## To do
(a) List every public repository that the excerpt on data availability providers names.
(b) According to the excerpt on data availability providers, on what kind of architecture does Celestia implement its primitive set?

## Document excerpt
-.-.-
The public availproject/avail, avail-core, and avail-light repositories (availproject/avail n.d.; availproject/avail-core n.d.; availproject/avail-light n.d.) reveal a Substrate-based chain with custom DA-specific logic, a light client, an SRS strategy tied to Filecoin’s Powers of Tau, and a public audit repository. Throughput and configuration are legible, and the implementation meets the functional requirements for standalone data availability as documented. Engineering quality varies across providers, but the category’s intellectual moat is thinner than its market language typically suggests, because the underlying cryptographic primitives are freely available and widely replicated. Celestia, the largest standalone DA provider by market share, implements a comparable primitive set on a Tendermint-based architecture; EigenDA takes a restaking-based approach. Avail anchors this case study because its Substrate-based design makes the settlement-absorption dynamic most visible, but the category argument applies to standalone DA providers as a class.

The dispute here is category durability.
-.-.-
## Listed records
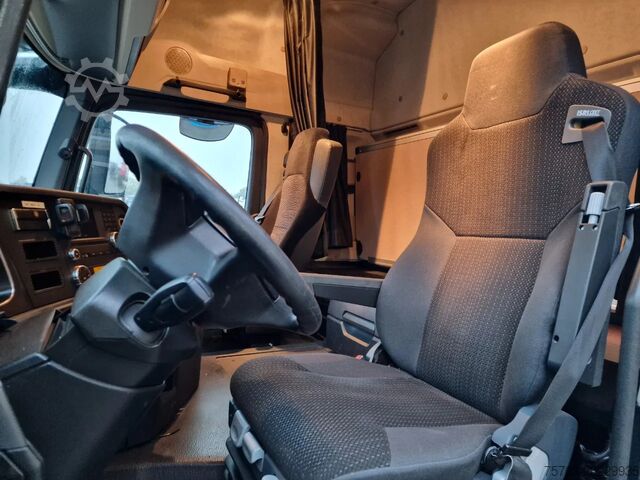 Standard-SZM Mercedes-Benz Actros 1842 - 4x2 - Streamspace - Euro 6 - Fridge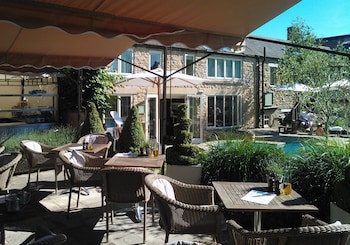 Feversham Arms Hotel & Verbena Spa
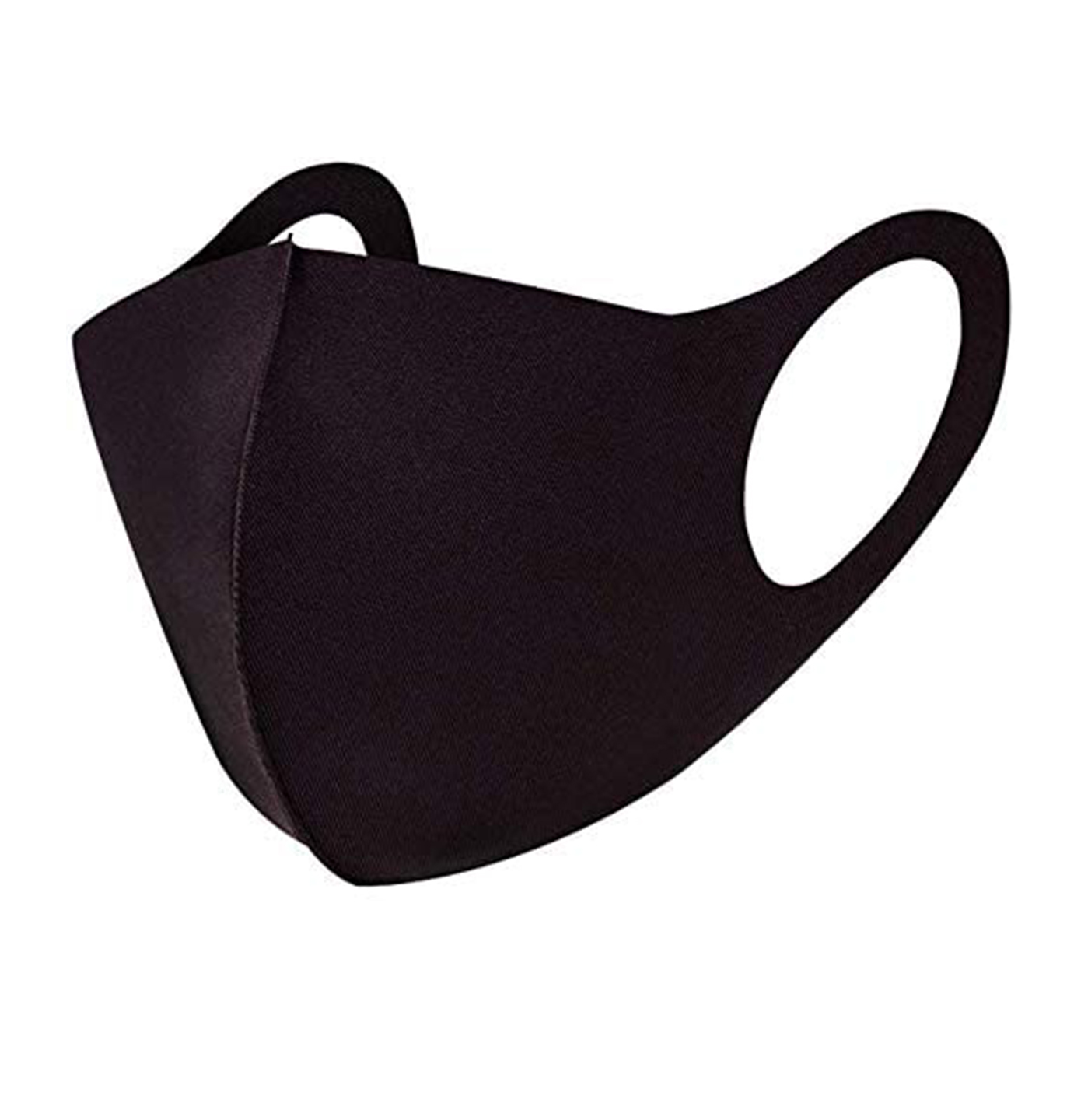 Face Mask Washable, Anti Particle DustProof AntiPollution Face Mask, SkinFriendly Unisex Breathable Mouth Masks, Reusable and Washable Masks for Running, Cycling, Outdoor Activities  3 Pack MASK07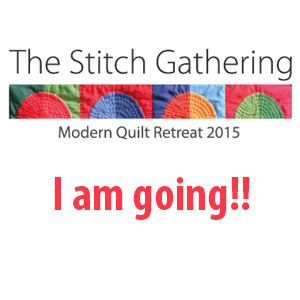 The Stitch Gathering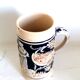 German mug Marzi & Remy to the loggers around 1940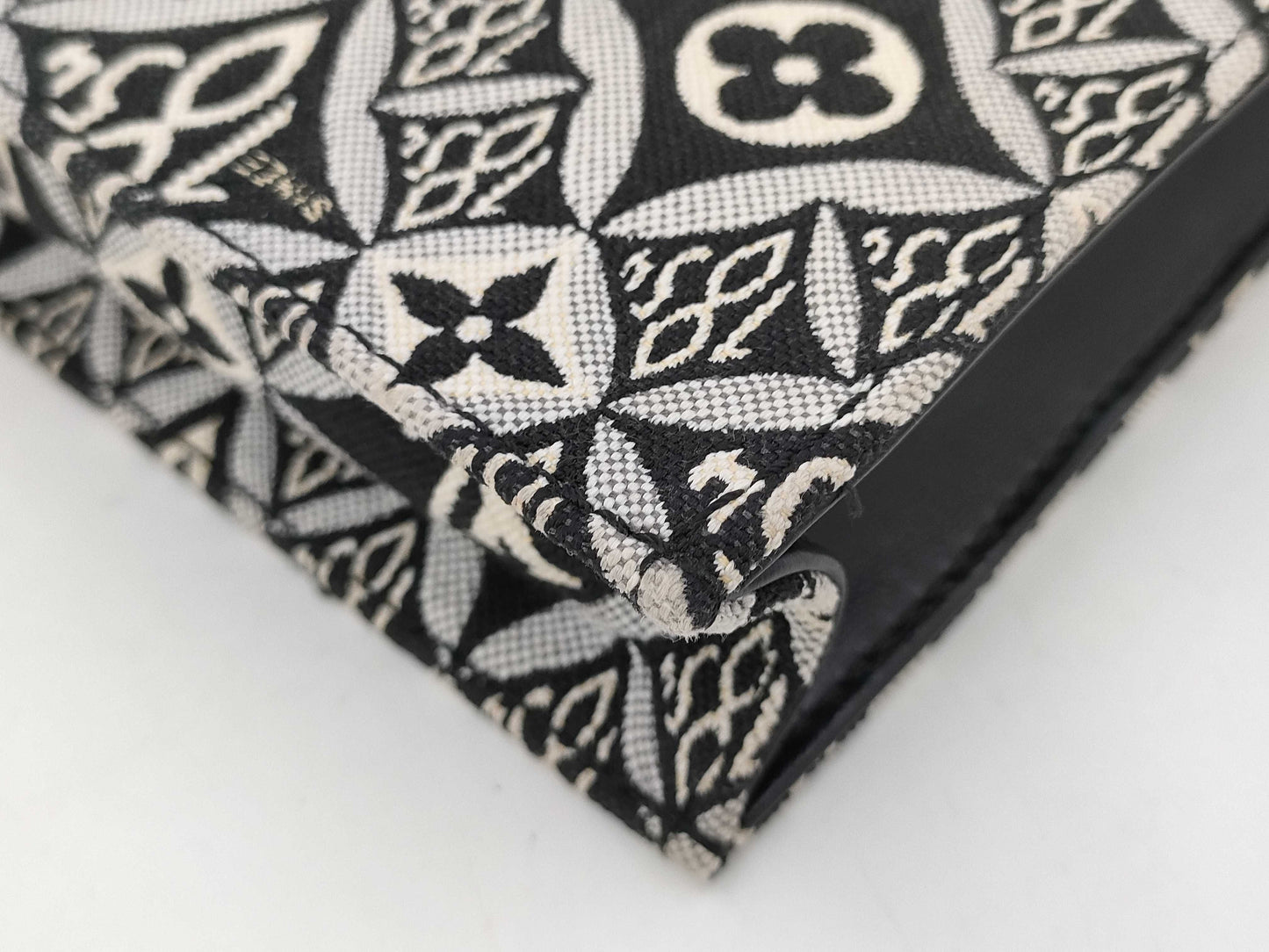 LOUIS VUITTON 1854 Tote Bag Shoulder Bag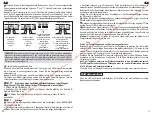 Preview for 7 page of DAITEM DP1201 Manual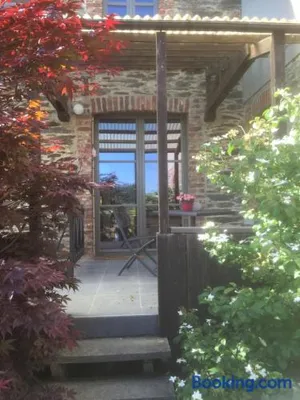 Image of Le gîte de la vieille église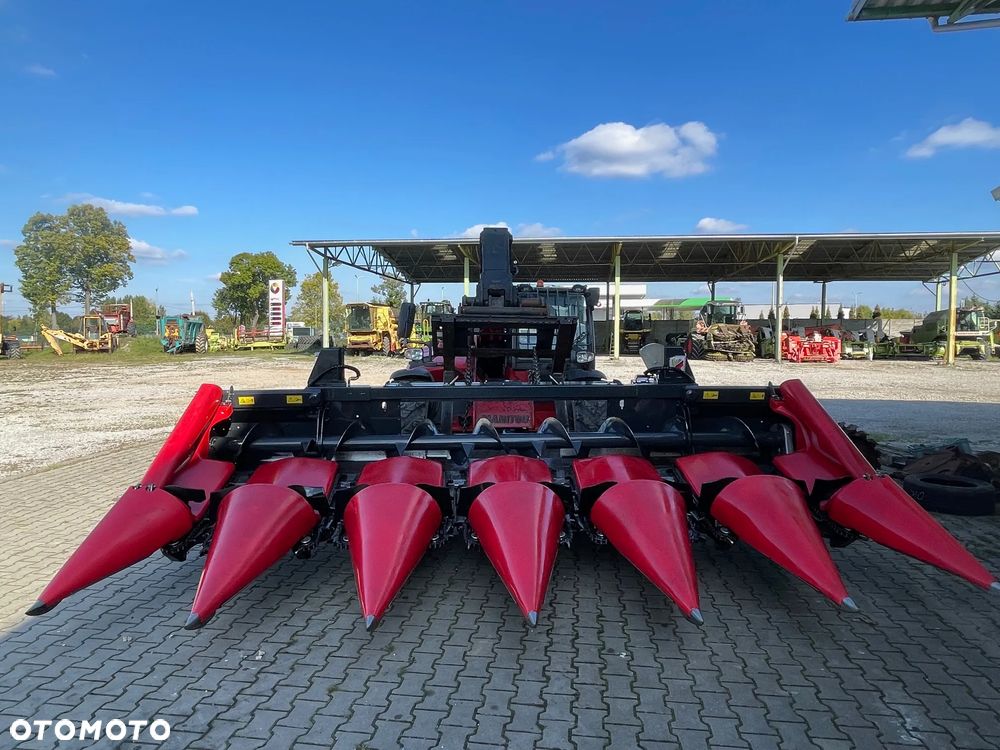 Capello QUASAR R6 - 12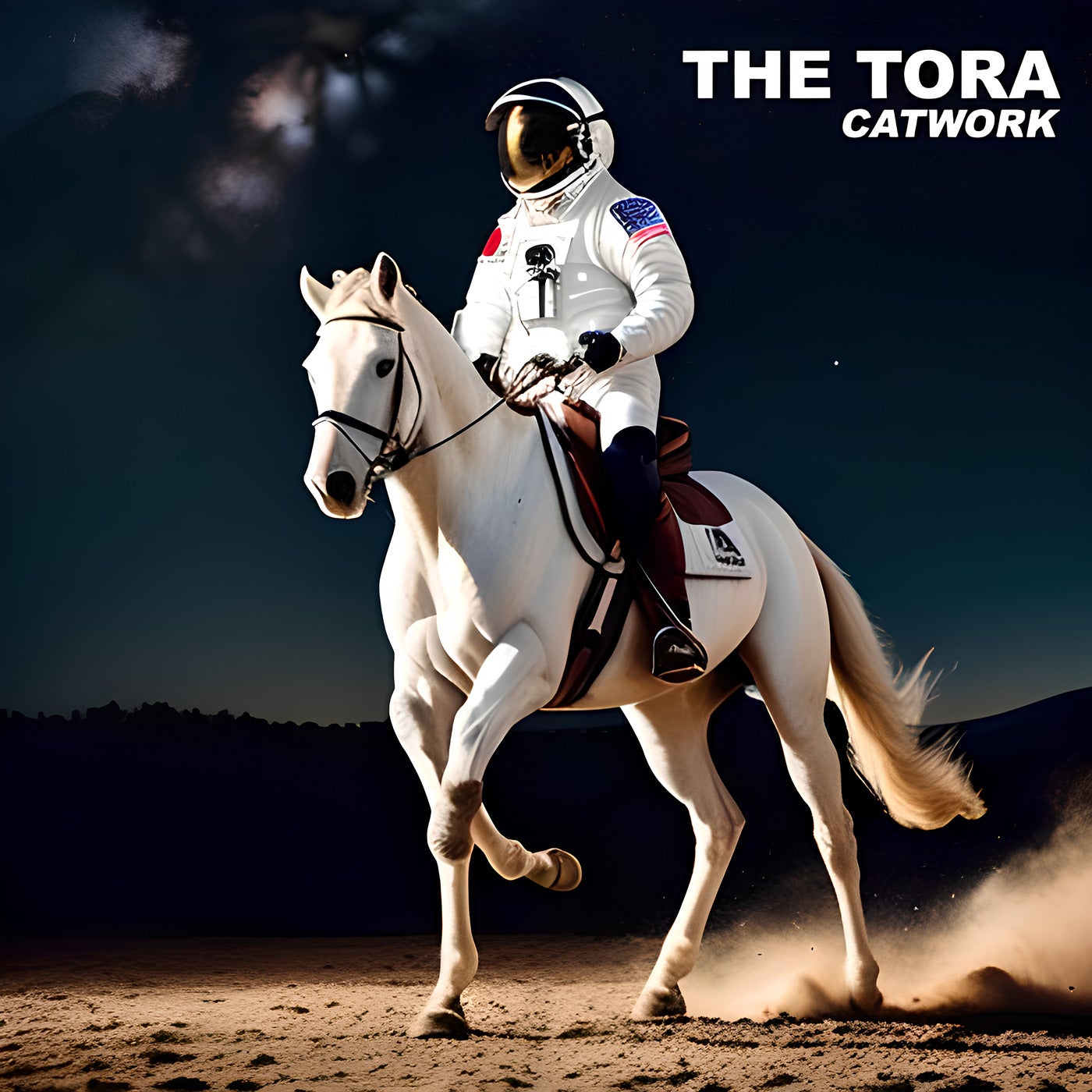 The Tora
-.-.-
## Exercise answers
(a)
availproject/avail
availproject/avail-core
availproject/avail-light

(b) A Tendermint-based architecture.